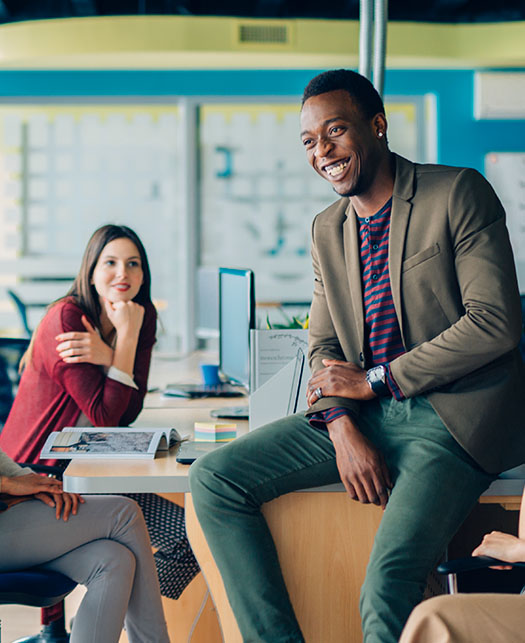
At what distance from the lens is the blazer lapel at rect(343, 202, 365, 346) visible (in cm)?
186

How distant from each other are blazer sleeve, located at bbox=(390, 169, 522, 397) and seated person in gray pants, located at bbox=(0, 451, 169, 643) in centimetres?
78

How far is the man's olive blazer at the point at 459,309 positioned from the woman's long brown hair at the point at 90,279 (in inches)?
39.6

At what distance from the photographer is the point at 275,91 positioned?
21.8ft

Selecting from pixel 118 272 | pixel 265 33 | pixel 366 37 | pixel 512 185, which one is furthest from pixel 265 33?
pixel 118 272

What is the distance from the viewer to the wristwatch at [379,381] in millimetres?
1740

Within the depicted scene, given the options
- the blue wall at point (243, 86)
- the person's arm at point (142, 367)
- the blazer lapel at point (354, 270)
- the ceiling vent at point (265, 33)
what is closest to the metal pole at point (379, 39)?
the blazer lapel at point (354, 270)

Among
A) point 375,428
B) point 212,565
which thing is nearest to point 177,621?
point 212,565

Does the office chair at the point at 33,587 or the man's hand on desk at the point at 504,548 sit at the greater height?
the man's hand on desk at the point at 504,548

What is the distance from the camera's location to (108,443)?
1.94 meters

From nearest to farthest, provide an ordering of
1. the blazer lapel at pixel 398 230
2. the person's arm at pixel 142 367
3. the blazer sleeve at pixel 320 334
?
the blazer lapel at pixel 398 230 → the blazer sleeve at pixel 320 334 → the person's arm at pixel 142 367

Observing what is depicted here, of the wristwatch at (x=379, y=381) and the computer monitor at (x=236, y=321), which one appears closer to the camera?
the wristwatch at (x=379, y=381)

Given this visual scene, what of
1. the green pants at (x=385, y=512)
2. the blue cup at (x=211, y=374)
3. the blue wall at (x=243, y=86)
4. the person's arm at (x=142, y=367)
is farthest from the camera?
the blue wall at (x=243, y=86)

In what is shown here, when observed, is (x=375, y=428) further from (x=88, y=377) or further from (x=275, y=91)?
(x=275, y=91)

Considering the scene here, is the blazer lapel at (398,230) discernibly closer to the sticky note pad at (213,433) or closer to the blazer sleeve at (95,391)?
the sticky note pad at (213,433)
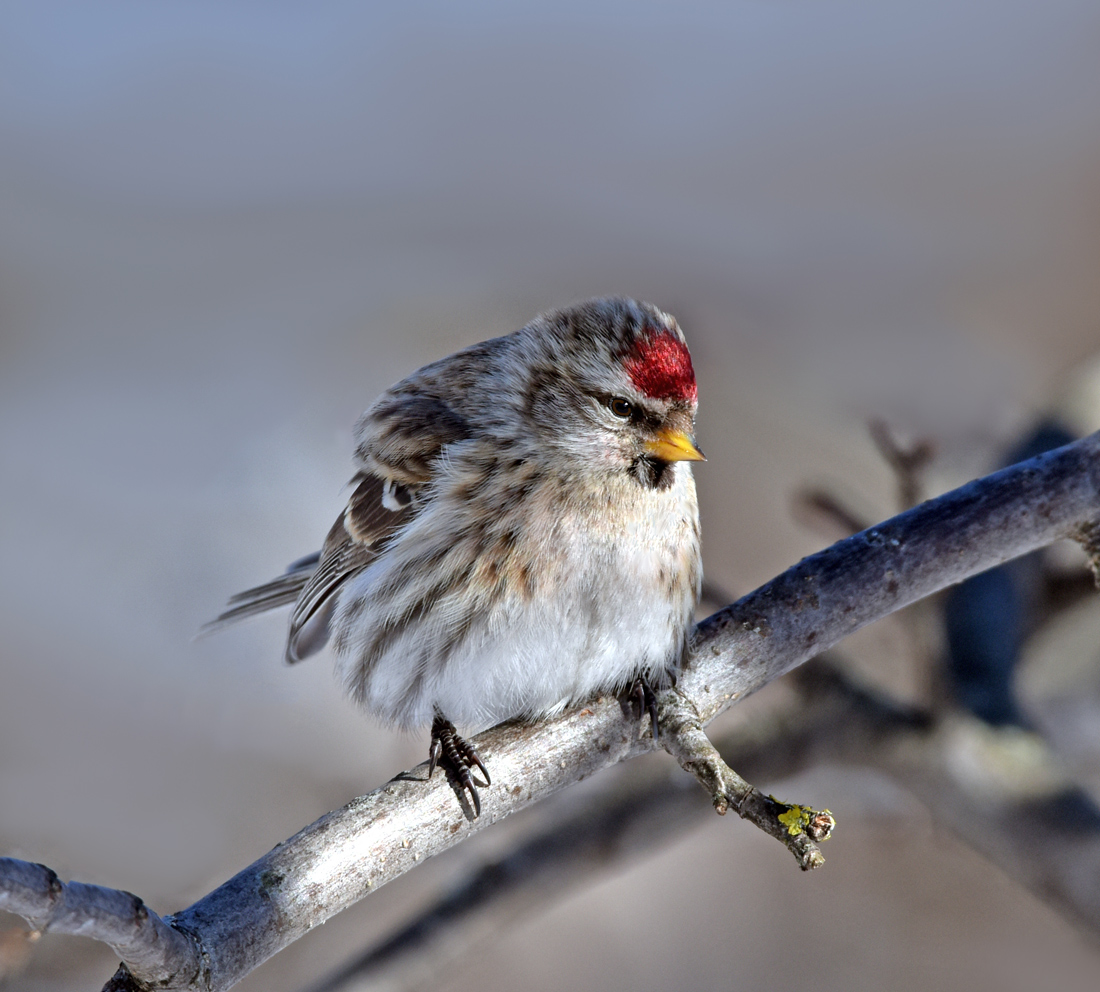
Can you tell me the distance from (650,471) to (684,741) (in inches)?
14.0

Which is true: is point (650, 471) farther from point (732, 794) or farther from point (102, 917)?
point (102, 917)

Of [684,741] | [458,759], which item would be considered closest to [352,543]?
[458,759]

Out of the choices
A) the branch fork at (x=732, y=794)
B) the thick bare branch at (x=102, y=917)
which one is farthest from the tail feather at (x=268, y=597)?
the thick bare branch at (x=102, y=917)

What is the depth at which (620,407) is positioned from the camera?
1273 millimetres

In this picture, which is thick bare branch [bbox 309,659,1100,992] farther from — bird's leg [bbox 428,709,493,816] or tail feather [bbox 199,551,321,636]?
tail feather [bbox 199,551,321,636]

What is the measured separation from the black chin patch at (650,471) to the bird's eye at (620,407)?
0.06 meters

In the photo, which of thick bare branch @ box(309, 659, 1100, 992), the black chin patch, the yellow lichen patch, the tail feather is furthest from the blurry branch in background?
the tail feather

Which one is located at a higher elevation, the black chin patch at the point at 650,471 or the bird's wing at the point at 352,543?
the bird's wing at the point at 352,543

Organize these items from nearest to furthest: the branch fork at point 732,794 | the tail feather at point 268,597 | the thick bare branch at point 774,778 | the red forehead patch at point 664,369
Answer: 1. the branch fork at point 732,794
2. the red forehead patch at point 664,369
3. the thick bare branch at point 774,778
4. the tail feather at point 268,597

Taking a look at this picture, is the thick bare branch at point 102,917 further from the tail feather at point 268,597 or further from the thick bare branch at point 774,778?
the tail feather at point 268,597

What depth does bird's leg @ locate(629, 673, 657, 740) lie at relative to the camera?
1196 millimetres

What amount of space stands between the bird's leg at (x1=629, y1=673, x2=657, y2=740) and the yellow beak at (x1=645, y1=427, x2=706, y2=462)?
261 millimetres

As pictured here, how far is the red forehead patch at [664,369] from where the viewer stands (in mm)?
1229

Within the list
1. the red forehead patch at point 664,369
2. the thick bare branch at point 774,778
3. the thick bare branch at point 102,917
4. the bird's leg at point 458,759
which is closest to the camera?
the thick bare branch at point 102,917
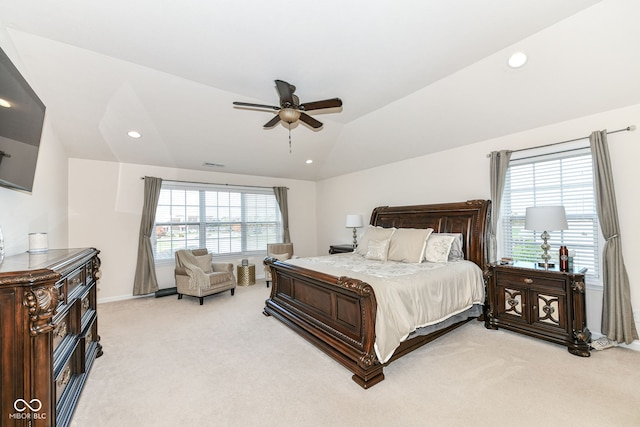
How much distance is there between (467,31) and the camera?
246 centimetres

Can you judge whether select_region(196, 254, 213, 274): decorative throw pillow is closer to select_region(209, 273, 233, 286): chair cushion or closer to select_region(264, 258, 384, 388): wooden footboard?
select_region(209, 273, 233, 286): chair cushion

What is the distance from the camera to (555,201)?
3475mm

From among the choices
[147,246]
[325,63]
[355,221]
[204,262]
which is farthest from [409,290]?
[147,246]

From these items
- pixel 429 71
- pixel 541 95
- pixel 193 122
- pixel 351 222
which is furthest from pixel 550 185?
pixel 193 122

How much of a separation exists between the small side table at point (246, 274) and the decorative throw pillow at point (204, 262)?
762mm

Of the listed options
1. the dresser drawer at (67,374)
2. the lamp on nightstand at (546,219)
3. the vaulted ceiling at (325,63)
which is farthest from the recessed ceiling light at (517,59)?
the dresser drawer at (67,374)

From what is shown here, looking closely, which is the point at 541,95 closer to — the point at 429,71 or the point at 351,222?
the point at 429,71

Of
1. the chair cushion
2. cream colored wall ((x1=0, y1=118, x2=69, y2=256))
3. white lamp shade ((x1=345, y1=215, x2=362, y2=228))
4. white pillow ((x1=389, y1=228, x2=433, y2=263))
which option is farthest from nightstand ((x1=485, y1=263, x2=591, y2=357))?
cream colored wall ((x1=0, y1=118, x2=69, y2=256))

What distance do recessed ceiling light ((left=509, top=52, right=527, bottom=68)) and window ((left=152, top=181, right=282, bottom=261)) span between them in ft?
17.1

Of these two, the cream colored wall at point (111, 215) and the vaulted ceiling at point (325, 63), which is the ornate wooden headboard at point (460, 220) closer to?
the vaulted ceiling at point (325, 63)

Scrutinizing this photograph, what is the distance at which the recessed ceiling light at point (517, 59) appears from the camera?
273 centimetres

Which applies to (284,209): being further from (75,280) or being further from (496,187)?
(75,280)

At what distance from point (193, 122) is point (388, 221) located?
373cm

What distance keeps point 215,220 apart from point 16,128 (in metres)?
4.05
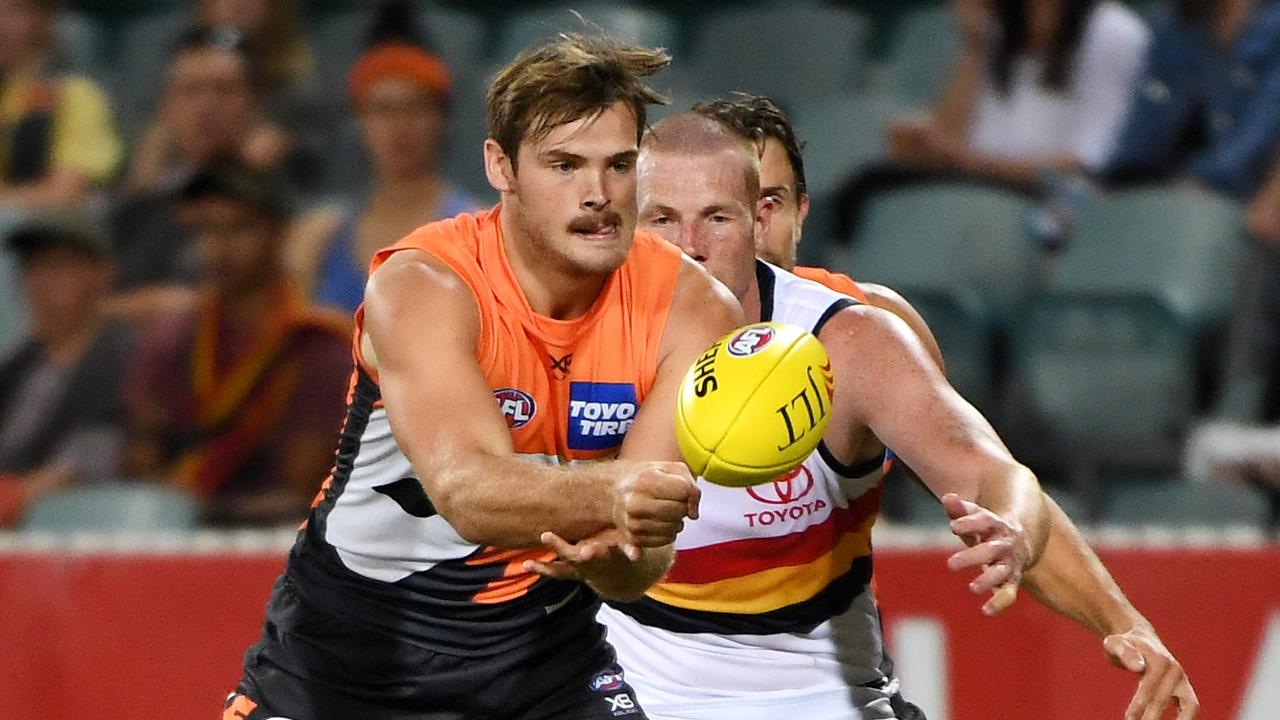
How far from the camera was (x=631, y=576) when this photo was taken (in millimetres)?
3365

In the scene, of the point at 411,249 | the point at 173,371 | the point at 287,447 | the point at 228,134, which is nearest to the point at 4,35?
the point at 228,134

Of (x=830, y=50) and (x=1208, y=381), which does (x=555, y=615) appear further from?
(x=830, y=50)

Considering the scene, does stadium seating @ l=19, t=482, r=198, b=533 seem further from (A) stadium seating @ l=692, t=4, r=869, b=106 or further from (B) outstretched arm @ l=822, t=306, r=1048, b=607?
(B) outstretched arm @ l=822, t=306, r=1048, b=607

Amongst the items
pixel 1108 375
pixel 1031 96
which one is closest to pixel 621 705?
pixel 1108 375

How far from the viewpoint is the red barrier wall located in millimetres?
5445

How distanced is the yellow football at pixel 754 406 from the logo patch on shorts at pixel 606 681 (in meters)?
0.73

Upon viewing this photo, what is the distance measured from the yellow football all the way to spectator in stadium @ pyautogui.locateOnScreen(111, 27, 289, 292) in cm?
464

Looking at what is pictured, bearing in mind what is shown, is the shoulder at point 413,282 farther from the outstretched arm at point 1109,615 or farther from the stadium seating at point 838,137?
the stadium seating at point 838,137

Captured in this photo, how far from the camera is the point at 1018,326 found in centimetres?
721

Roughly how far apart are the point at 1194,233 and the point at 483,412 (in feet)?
15.2

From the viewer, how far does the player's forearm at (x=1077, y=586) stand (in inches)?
139

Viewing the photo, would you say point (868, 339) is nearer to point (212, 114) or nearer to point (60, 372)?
point (60, 372)

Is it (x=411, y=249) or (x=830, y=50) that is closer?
(x=411, y=249)

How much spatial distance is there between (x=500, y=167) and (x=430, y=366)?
1.67 feet
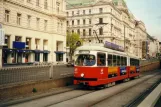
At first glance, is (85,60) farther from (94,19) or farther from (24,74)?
(94,19)

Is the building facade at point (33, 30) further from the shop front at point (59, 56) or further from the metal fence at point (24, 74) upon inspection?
the metal fence at point (24, 74)

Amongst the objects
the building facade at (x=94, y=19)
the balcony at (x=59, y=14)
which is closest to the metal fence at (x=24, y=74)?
the balcony at (x=59, y=14)

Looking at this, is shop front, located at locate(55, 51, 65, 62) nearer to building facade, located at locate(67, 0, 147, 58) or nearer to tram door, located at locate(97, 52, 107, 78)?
building facade, located at locate(67, 0, 147, 58)

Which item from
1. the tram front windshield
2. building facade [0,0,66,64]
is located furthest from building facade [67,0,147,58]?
the tram front windshield

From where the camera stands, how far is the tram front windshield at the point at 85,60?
18609mm

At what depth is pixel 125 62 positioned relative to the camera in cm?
2608

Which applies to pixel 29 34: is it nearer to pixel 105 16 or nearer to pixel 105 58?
pixel 105 58

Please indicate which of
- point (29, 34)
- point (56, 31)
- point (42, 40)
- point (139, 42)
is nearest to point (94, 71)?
point (29, 34)

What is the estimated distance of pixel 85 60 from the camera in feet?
62.2

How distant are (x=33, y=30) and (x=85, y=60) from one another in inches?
1121

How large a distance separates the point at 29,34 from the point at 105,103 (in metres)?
33.0

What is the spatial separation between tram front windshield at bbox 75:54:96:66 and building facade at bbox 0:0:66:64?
2195 cm

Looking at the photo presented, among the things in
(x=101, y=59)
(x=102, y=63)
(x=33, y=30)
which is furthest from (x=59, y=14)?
(x=102, y=63)

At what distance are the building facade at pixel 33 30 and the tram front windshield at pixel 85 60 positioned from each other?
72.0 feet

-*-*-

__Written instruction__
Please gather every line in the items above that contains the word "separation". Count a line only if the capitalization matches.

__Response__
What is the measured separation from the black chin patch at (650,471) to the bird's eye at (620,407)?
How much of a separation exists between the small side table at point (246, 274) and the decorative throw pillow at point (204, 262)?
What is the spatial separation between tram front windshield at bbox 75:54:96:66 and building facade at bbox 0:0:66:64?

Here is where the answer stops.